May be we can ignore the Small probability occurs for step1 succeed, and step2 failed?
mm…., Sorry , Doug, I still do not understand how the “new error” indices are purged.
Also an example:
First I put “rowA->valueA”, and then the index table has rowKey: valueA_rowA, and the primary table has rowKey : rowA
Secondly, I put “rowA->valueB”, and the index table has 2 rowkeys:
valueA_rowA and valueB_rowA, then the put for primary table failed. And the Primary table also just have row : rowA.
How would the compaction for primary delete the index “valueB_rowA”? Can you tell me the detail? Or which source file contains this procedure? Forgive my pool c++ ~~
The compaction to delete stale index entries happens only on the primary table (not the index table), so there is no race condition that could cause valid index updates to be deleted.

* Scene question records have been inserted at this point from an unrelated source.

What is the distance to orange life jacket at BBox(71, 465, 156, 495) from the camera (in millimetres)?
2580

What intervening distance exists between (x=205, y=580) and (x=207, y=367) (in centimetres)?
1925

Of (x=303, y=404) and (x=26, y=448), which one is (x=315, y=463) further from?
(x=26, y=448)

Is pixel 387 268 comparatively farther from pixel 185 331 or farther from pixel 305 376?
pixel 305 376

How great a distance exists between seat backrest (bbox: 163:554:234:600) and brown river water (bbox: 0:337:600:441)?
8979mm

Updates are first written to the index and then to the primary table, and the index are made deleted when compact. Does this mean the compact for index table should read the primary table to compare the index’s timestamp and primary row’s timestamp?
And one Scene:
When I put a row with index, step1 : update the index, then the compaction occurs, the compaction will delete the index created by step1? or it will wait the step 2 : put until finish?
Hi Jonathan, The secondary index is implemented as a regular table in Hypertable with a special rowkey format that is essentially <value>|<qualifier> ‘\t’ < primary-row-key>. In Hypertable, the way deletes are handled is by inserting delete records (tombstones), so during compaction the secondary index is purged of stale entries by bulk inserting a bunch of delete records. Since Hypertable is essentially a LSM tree, bulk inserts are very efficient and require no random i/o.

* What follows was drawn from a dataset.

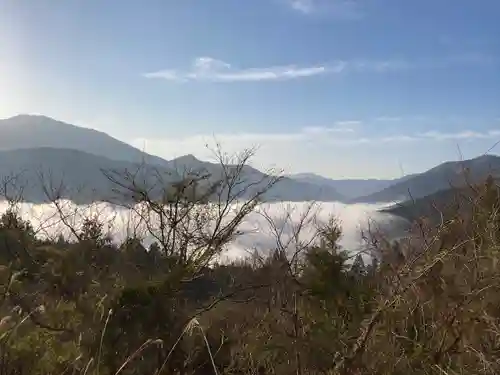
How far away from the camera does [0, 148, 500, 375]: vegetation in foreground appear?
7.70ft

Yes, they’re non-continuously. But that’s not a problem because it makes sure that the load is spread over the whole cluster.

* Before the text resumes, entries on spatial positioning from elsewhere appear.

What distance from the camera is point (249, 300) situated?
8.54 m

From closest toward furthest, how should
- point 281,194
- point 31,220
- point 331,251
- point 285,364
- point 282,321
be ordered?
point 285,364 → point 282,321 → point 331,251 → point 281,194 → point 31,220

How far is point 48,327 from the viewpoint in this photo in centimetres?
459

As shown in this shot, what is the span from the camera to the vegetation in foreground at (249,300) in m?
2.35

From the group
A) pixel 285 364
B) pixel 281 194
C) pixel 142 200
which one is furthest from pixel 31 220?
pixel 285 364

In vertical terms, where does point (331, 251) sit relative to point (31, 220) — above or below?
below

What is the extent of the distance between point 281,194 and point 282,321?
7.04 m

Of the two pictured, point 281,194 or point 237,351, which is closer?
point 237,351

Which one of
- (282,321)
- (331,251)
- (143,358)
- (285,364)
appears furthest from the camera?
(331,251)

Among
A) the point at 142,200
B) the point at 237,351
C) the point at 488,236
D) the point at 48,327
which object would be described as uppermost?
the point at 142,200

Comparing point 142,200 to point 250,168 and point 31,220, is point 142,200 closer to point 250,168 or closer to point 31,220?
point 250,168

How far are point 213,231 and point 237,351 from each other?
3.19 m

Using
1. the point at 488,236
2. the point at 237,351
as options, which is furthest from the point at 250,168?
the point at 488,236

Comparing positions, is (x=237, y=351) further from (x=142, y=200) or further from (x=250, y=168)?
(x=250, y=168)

That’s also why we recommend to use non-continuous keys for bulk-inserts.
Aren’t the indexes stored non-contiguously w/ the primary table? How do you avoid doing a lot of random i/o during compaction?
@Jonathan: The stale indices are not discovered during reads but during compactions. And only then they’re purged from the index table. A normal read will simply ignore those stale entries.
“Stale index entries are purged by the RangeServer during compactions”
Meaning, the stale index entries that were discovered during reads?
Is there any effort to keep indexes from getting arbitrarily stale when confronted with an unusually long series of writes without reads?